Sun Microsystems' billionaire co-founder and Khosla Ventures founder Vinod Khosla reacted to the Dell-EMC merger saying it would set back innovation.
The $67-billion Dell-EMC merger, Khosla said, is a sound financial move, but not conducive for any big technology change.
Criticising the big guns of the IT industry, Khosla said: "They've not introduced what I consider one new idea over the last 30 years. Mostly, they've spent their last few years engineering financials."
Speaking at the Structure conference in San Francisco, he said: "I think most of the innovation, 80% of it or 90% of it, will come from startups."

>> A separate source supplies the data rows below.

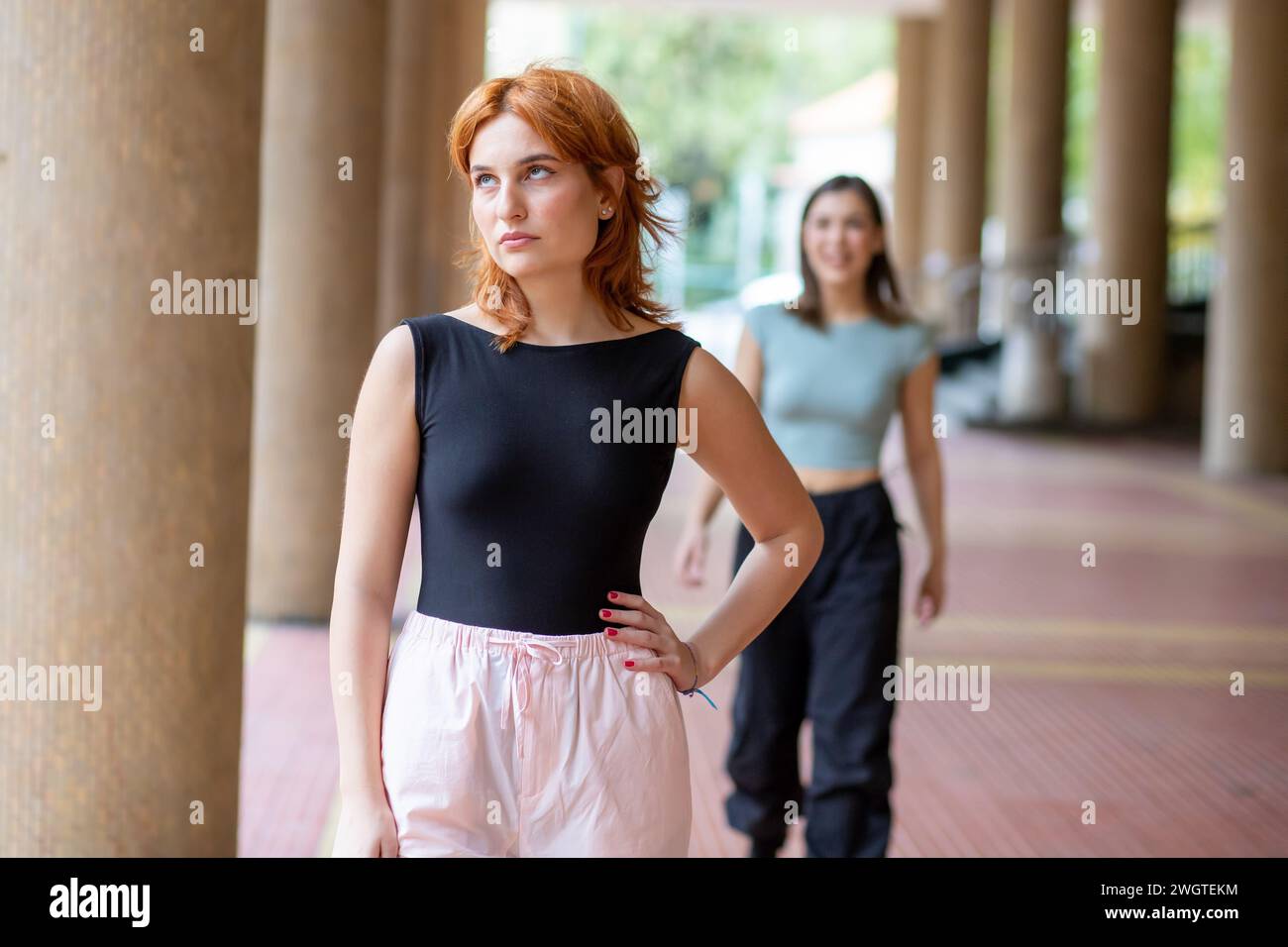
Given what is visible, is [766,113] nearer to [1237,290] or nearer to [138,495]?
[1237,290]

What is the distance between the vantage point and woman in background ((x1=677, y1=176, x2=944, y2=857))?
4273 mm

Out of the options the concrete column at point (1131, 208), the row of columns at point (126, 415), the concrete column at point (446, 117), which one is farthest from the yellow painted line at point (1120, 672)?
the concrete column at point (1131, 208)

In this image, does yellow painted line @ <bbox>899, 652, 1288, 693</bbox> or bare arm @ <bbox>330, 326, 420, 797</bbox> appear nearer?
bare arm @ <bbox>330, 326, 420, 797</bbox>

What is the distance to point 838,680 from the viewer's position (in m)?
4.28

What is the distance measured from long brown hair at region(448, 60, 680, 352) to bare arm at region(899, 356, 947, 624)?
7.20ft

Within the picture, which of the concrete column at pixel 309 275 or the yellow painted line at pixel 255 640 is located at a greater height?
the concrete column at pixel 309 275

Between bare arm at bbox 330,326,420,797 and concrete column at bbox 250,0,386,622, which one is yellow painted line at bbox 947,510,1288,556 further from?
bare arm at bbox 330,326,420,797

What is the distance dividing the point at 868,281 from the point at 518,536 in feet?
8.38

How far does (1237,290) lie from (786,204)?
35.5 meters

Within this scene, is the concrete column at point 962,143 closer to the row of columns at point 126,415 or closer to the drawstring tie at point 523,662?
the row of columns at point 126,415

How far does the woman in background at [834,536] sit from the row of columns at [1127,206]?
11781 millimetres

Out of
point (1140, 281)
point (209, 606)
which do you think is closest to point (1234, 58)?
point (1140, 281)

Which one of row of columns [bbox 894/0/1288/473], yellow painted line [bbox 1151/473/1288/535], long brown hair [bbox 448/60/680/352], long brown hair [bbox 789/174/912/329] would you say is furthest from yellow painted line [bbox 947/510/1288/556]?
long brown hair [bbox 448/60/680/352]

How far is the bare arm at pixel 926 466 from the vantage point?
4.46 m
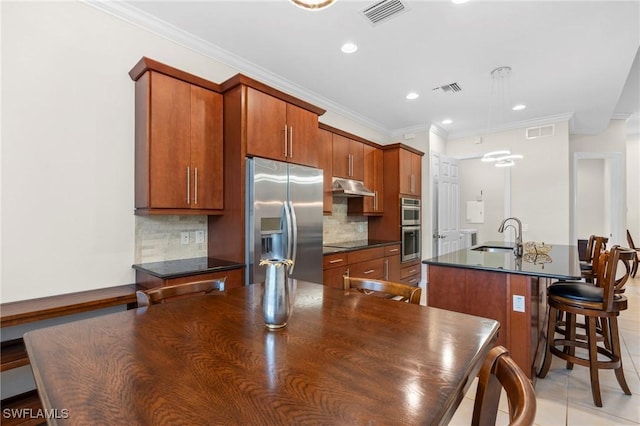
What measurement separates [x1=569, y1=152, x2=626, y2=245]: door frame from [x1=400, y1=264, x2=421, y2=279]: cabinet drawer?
2930mm

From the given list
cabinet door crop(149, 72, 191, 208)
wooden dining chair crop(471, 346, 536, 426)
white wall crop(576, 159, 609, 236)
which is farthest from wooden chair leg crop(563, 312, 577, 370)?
white wall crop(576, 159, 609, 236)

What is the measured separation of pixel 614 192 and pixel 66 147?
8273mm

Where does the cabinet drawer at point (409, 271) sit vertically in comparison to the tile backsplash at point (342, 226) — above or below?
below

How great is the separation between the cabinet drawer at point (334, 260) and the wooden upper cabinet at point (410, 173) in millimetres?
1805

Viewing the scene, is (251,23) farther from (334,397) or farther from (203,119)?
(334,397)

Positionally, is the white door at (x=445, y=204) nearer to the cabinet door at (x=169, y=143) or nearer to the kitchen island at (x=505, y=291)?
the kitchen island at (x=505, y=291)

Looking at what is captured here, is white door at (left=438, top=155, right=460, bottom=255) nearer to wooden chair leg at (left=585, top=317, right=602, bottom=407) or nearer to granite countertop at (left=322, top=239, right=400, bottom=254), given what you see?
granite countertop at (left=322, top=239, right=400, bottom=254)

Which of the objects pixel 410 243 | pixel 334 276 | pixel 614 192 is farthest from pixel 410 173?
pixel 614 192

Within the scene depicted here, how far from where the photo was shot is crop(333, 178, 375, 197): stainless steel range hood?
4.11 metres

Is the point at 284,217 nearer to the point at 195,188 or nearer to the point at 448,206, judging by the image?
the point at 195,188

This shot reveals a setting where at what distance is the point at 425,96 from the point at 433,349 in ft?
13.2

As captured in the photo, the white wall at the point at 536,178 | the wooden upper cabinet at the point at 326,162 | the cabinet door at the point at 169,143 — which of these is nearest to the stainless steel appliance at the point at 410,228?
the wooden upper cabinet at the point at 326,162

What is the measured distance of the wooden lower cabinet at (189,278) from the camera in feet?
7.33

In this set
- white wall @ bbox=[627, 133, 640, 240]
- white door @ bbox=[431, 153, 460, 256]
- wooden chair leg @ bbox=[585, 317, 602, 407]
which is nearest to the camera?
wooden chair leg @ bbox=[585, 317, 602, 407]
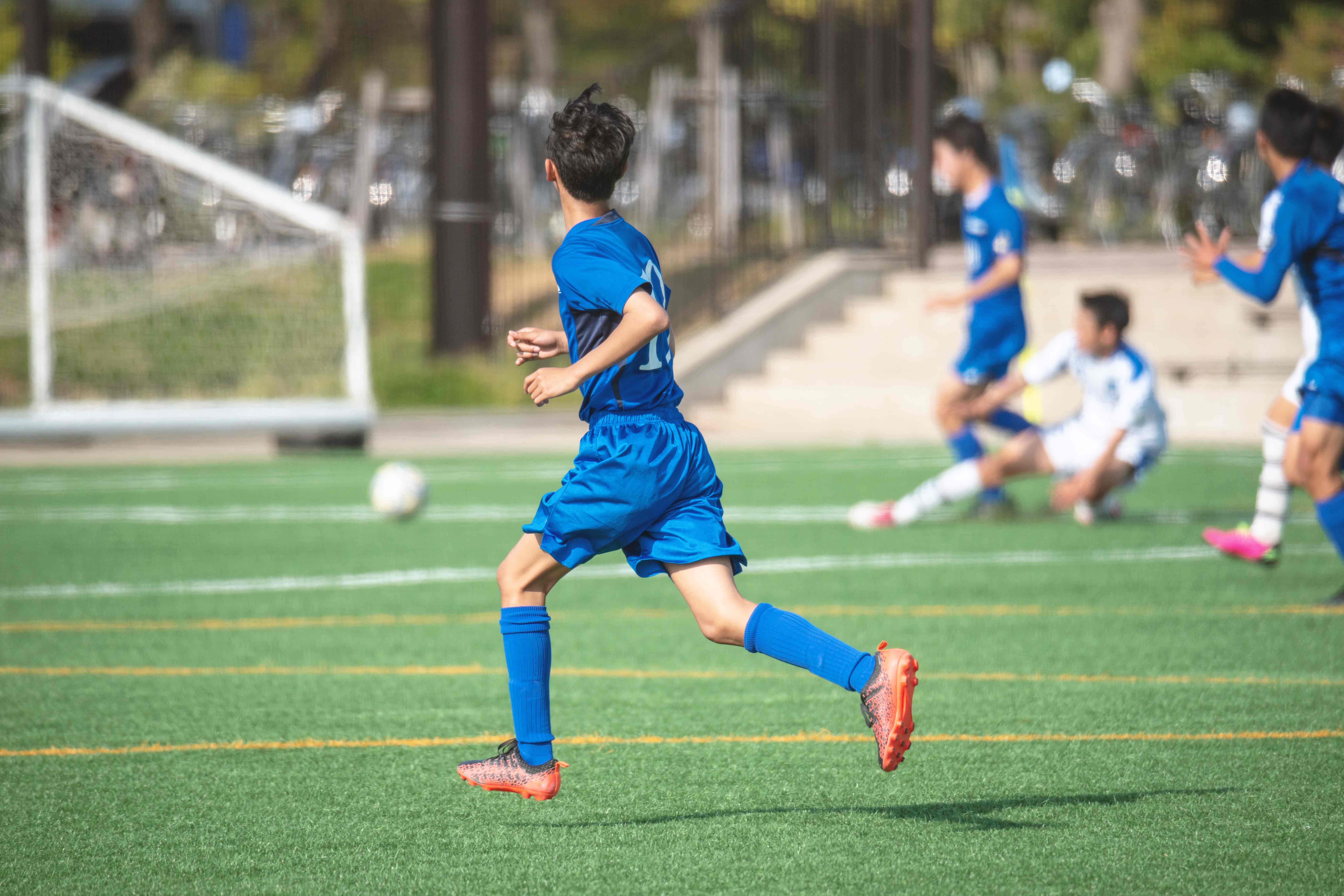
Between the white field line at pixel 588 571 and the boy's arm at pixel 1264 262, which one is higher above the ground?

The venture capitalist, talking about the future of the IT industry, said the he doesn't expect companies like IBM, Cisco, Dell, etc, to be around in the future.
Putting utmost focus on innovation, he said startups and established IT companies can be in a symbiotic relationship. He believes the availability of new technology will benefit the larger organisations and startups will benefit from the market position of large businesses, reports pcworld.com.
Khosla, who has invested startups like in Mesosphere, a company that is commercialising the open-source Apache Mesos project, and Nutanix, an enterprise virtualisation and storage company, and until recently had been a board member of Square Inc, says he looks at "who's inventing the future that's dramatically changes the world" while investing, reports Yahoo Finance.